Ollie ball is the new favorite sport at UConn
BY STEVE GREENBERG Staff Reporter April 6, 2014 9:53PM
Connecticut head coach Kevin Ollie instructs his team during the first half of a second-round game against Saint Joseph's in the NCAA college basketball tournament in Buffalo, N.Y., Thursday, March 20, 2014. (AP Photo/Nick LoVerde) ORG XMIT: NYFF158
Updated: April 6, 2014 11:25PM
ARLINGTON, Texas — Fifteen years ago, for the only time since his coaching career got off the ground, John Calipari was unemployed. He had been fired by the New Jersey Nets in March 1999 after 20 games of a lockout-shortened season, and it would be six months before Larry Brown of the Philadelphia 76ers threw him a lifeline.
Calipari figured Brown wanted to send him on the road as a scout, but Brown wanted him on the bench as an assistant. That was a better gig, a step closer to re-emerging as a head coach somewhere — it would be at Memphis in 2000 — and it was a blessing for another reason.
That one season in Philly was when Calipari, now a coaching giant at Kentucky, met Kevin Ollie, now the second-year coach at Connecticut.
Ollie was a 26-year-old journeyman point guard then, already on his sixth pro stop and in the first of three stints with the 76ers. A terrible shooter with all sorts of limitations to his game, Ollie nevertheless seemed to be admired and respected everywhere he went. Ultimately, he played for 12 teams in 13 seasons, hitting a grand total of nine three-pointers along the way.
But Ollie made an impression — a big one — on Calipari.
“All I can tell you,” Calipari said Sunday, a day before he’ll face Ollie in the national-title game, “is that he is one of the most wonderful people that I’ve ever come across in my life.”
As a player, Ollie was fired more times than he could count. If you remember watching him play, you might find it miraculous that he ever got into a single NBA game, let alone 662 of them (including 52 with the Bulls in 2001-02). But word got around that if you needed a guy, a stopgap, a finger in the dam for even just a 10-day contract, Ollie was worth a phone call.
His last stop was in Oklahoma City the season the Thunder jumped from 23 victories to 50 and the playoffs.
Ollie’s take on that: “They took a 37-year-old point guard that [couldn’t] shoot and gave me another life.”
How about Kevin Durant’s? He told ESPN in February, long before UConn joined Kentucky as the stories of the postseason, that Ollie “changed the whole culture” with a very young, very talented team.
“His mind-set, his professionalism every day, we all watched that,” Durant said. “We all wanted to be like that.”
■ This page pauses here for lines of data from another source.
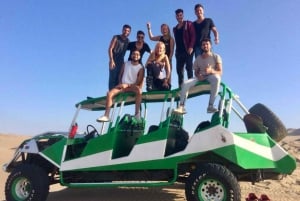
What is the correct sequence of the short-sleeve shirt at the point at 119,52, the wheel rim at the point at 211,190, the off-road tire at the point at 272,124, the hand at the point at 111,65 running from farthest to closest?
the short-sleeve shirt at the point at 119,52
the hand at the point at 111,65
the off-road tire at the point at 272,124
the wheel rim at the point at 211,190

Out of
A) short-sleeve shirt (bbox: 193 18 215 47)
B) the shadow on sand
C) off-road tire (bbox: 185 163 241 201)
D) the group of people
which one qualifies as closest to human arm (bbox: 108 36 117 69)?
the group of people

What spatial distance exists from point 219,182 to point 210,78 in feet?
6.37

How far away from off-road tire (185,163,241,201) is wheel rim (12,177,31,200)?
344 cm

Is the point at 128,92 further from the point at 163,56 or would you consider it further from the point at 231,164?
the point at 231,164

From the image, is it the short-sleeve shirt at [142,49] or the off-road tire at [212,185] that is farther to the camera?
the short-sleeve shirt at [142,49]

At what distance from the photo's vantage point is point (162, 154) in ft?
23.5

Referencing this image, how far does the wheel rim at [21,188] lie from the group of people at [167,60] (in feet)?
7.03

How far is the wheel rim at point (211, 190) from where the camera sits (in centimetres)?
673

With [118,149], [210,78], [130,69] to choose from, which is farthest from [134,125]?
[210,78]

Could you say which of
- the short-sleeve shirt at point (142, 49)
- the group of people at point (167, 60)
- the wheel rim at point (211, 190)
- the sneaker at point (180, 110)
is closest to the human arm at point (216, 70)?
the group of people at point (167, 60)

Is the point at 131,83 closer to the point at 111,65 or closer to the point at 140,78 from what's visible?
the point at 140,78

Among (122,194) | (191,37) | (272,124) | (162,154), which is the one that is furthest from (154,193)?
(191,37)

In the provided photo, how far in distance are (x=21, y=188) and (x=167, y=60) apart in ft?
13.6

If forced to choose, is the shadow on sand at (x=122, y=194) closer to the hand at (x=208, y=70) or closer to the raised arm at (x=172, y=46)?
the hand at (x=208, y=70)
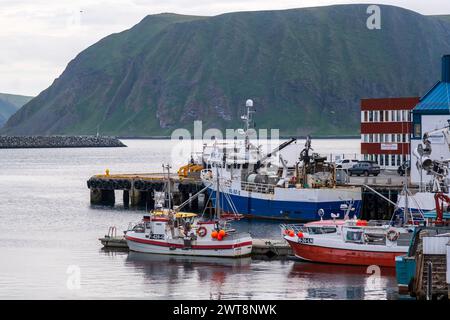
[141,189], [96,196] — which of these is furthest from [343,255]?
[96,196]

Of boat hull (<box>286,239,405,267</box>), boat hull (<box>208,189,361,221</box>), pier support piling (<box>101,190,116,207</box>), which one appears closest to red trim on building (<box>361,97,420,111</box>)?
boat hull (<box>208,189,361,221</box>)

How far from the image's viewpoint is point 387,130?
10431 cm

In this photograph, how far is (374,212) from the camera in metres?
83.2

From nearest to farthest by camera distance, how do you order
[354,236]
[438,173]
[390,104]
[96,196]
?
[438,173] < [354,236] < [390,104] < [96,196]

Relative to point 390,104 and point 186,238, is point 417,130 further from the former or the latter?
point 186,238

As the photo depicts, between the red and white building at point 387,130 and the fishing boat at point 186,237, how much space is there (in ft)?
144

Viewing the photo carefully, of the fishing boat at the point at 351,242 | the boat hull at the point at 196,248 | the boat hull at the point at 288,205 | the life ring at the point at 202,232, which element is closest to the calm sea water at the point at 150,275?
the boat hull at the point at 196,248

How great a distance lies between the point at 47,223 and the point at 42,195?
3704cm

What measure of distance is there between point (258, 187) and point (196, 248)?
23681mm

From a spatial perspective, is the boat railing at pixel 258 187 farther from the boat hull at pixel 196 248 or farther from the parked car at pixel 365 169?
the boat hull at pixel 196 248

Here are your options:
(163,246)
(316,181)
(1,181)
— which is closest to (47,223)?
(316,181)

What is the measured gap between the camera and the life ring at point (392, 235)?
55938mm
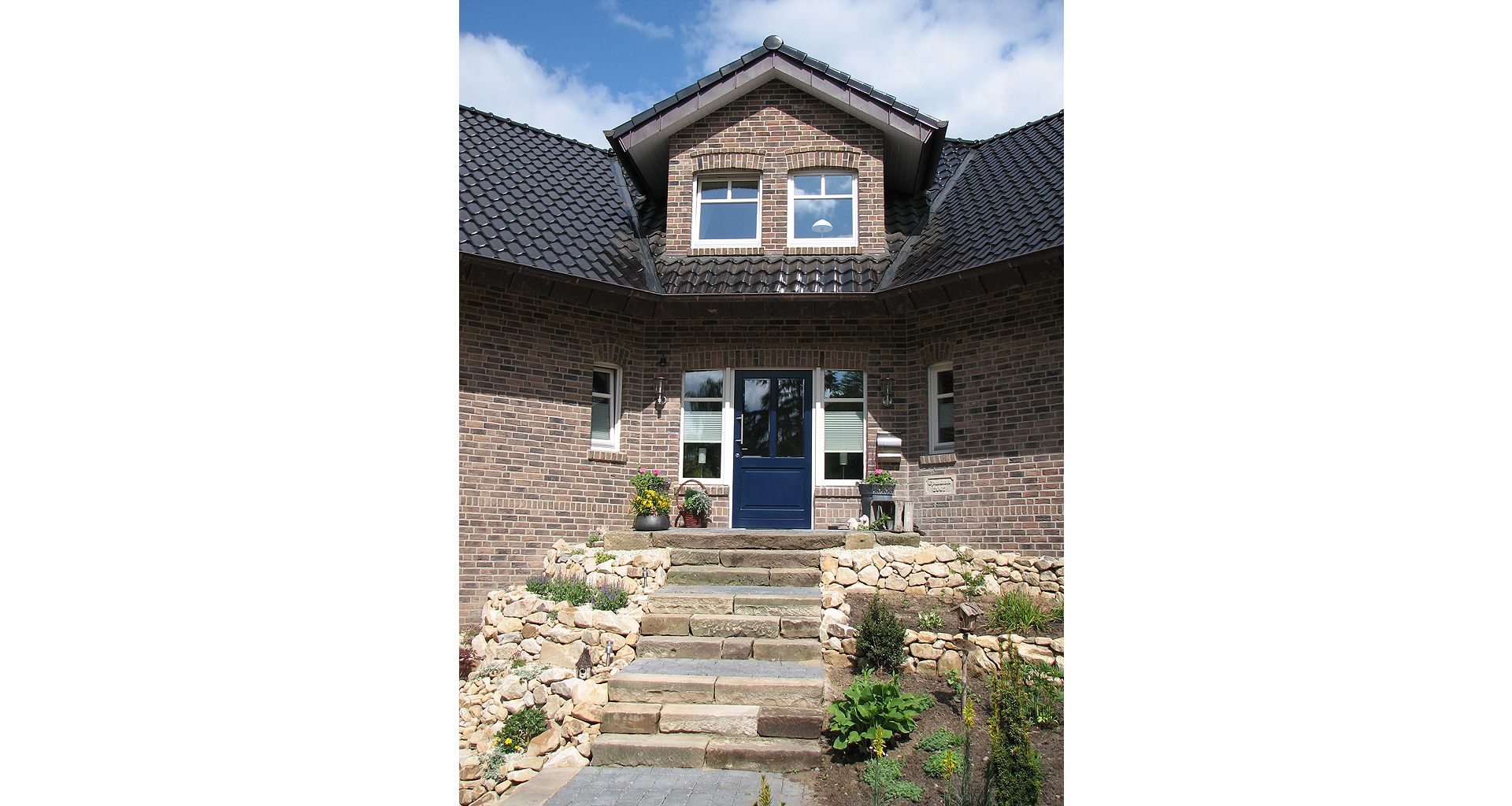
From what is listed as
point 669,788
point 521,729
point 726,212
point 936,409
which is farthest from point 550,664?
point 726,212

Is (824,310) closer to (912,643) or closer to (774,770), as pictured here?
(912,643)

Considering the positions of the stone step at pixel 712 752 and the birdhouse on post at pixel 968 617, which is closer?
the stone step at pixel 712 752

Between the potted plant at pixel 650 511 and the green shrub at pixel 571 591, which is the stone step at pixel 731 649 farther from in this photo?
the potted plant at pixel 650 511

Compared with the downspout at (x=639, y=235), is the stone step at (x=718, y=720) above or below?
below

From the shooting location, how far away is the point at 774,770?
5.17 m

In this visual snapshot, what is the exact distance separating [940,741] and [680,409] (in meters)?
5.96

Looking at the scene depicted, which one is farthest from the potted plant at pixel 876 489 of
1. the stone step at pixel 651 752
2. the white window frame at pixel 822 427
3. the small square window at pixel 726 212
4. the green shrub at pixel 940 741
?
the stone step at pixel 651 752

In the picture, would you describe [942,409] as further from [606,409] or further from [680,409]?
[606,409]

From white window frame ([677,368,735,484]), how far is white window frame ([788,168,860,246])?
2.17 m

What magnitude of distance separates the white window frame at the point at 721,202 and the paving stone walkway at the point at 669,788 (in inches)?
285

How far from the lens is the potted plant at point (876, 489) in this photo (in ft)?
30.4

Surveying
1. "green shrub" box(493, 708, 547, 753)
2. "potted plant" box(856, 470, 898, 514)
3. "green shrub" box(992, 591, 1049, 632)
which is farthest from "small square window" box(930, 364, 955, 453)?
"green shrub" box(493, 708, 547, 753)

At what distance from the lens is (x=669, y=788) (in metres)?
4.92
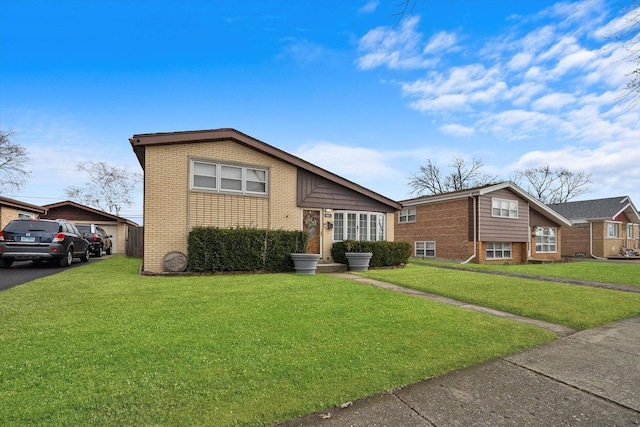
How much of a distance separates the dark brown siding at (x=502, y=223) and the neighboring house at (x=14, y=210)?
26.8m

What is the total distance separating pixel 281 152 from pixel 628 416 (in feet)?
38.5

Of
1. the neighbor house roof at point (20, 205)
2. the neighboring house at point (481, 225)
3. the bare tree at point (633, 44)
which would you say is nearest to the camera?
the bare tree at point (633, 44)

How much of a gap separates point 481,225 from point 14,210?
27.7 metres

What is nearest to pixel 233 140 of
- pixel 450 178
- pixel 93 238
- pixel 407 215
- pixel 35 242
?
pixel 35 242

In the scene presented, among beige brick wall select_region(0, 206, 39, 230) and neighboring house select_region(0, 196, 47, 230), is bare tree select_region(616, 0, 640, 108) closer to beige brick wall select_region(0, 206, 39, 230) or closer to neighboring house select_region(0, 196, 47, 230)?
neighboring house select_region(0, 196, 47, 230)

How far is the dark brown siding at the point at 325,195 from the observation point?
44.3 ft

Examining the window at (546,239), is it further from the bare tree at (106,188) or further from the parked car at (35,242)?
the bare tree at (106,188)

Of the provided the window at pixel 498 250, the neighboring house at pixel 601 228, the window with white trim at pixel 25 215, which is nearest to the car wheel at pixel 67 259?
the window with white trim at pixel 25 215

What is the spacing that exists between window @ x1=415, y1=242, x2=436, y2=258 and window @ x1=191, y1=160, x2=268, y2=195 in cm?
1382

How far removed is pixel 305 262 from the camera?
11.1 metres

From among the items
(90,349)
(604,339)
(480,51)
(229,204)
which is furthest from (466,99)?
(90,349)

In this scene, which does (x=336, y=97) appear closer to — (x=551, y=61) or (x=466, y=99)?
(x=466, y=99)

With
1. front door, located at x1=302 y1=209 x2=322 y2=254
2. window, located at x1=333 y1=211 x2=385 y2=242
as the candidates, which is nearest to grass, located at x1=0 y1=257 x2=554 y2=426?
front door, located at x1=302 y1=209 x2=322 y2=254

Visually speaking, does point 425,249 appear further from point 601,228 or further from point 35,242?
A: point 35,242
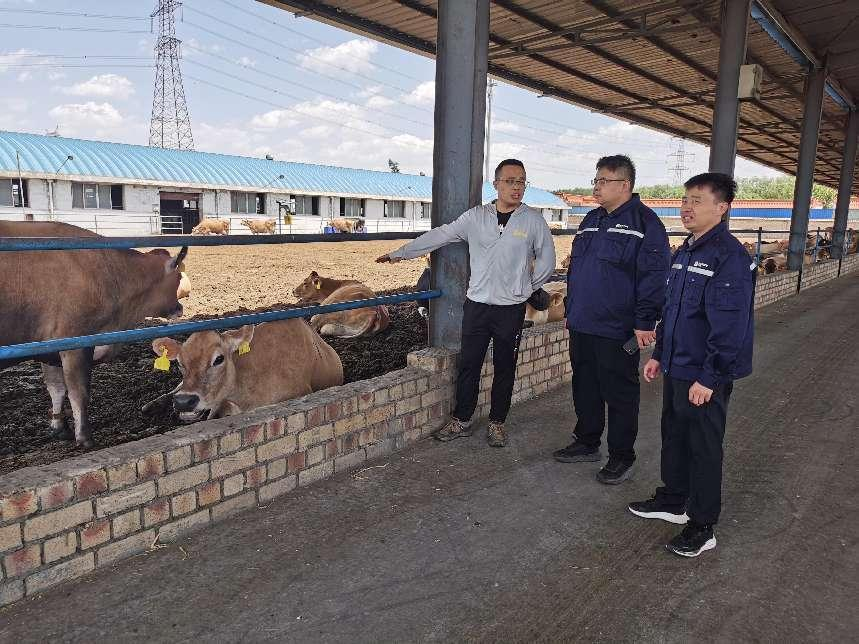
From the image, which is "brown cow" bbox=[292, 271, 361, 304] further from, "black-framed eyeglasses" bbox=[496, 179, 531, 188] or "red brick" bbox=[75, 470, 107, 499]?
"red brick" bbox=[75, 470, 107, 499]

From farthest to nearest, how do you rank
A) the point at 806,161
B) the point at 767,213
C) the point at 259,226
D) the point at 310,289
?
the point at 767,213 → the point at 259,226 → the point at 806,161 → the point at 310,289

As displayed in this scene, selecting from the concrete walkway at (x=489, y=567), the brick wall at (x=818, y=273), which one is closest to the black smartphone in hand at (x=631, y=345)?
the concrete walkway at (x=489, y=567)

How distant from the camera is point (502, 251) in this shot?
3918mm

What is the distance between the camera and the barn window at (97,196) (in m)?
27.6

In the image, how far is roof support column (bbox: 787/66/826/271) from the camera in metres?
12.2

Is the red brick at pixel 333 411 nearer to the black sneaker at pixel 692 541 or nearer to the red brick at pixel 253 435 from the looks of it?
the red brick at pixel 253 435

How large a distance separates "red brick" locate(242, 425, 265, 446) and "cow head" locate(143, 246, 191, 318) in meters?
2.06

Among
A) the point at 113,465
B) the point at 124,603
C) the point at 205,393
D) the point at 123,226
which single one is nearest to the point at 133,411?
the point at 205,393

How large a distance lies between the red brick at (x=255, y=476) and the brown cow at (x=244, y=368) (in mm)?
917

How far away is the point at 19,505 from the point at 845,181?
63.4 ft

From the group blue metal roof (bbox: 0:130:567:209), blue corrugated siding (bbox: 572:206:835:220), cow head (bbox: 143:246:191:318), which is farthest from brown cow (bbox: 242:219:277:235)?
blue corrugated siding (bbox: 572:206:835:220)

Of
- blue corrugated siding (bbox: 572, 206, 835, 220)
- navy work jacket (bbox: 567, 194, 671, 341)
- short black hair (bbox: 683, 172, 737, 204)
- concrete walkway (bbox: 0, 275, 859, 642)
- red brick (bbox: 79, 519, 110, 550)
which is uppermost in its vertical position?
blue corrugated siding (bbox: 572, 206, 835, 220)

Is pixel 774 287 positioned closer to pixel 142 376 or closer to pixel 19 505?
pixel 142 376

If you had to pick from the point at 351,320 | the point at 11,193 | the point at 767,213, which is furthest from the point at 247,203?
the point at 767,213
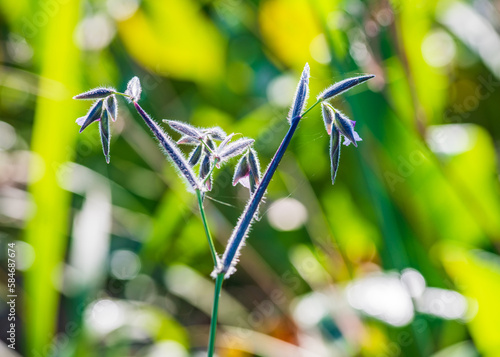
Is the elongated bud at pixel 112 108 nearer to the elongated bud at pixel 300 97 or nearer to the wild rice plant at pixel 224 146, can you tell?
the wild rice plant at pixel 224 146

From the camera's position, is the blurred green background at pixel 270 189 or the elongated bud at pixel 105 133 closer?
the elongated bud at pixel 105 133

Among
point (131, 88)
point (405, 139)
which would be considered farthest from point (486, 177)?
point (131, 88)

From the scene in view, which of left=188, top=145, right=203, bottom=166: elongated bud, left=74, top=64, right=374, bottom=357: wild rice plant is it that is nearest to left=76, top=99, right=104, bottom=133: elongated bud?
left=74, top=64, right=374, bottom=357: wild rice plant

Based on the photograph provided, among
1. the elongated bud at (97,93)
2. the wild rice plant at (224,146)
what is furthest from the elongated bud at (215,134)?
the elongated bud at (97,93)

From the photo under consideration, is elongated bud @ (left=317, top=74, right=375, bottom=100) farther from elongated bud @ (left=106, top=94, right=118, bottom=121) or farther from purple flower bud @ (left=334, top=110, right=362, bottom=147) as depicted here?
elongated bud @ (left=106, top=94, right=118, bottom=121)

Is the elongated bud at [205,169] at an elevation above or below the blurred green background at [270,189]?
below

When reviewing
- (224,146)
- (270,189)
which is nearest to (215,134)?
(224,146)

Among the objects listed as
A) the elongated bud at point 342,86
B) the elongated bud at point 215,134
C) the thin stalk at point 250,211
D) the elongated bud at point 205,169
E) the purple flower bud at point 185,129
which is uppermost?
the elongated bud at point 342,86
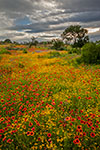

When Jim Calhoun walked away and Ollie — never a head coach and only two years as an assistant — was hand-picked by Calhoun to replace him, many not in the know howled. Well, now we all know.
You want someone to root for Monday night? Ollie isn’t such a bad choice. His best player, Shabazz Napier, gets emotional talking about him.
“I never had a father in my life,” Napier said. “He is like a father to me.”
According to Ollie, his job isn’t to motivate his players to win a championship.
“I want to help them be better men,” he said. “Basketball is second to me. … I think I’ve done my job if they leave [a] better person and a better man, able to make an imprint on their comm-unity.”
Not a motivator? His team lost three times to Louisville — which lost twice to Kentucky — but now has the chance to knock off the Wildcats despite their momentum and massive talent. That coach isn’t a motivator?
“That’s just Coach being humble,” guard Ryan Boatright said. “We all want to be like him.”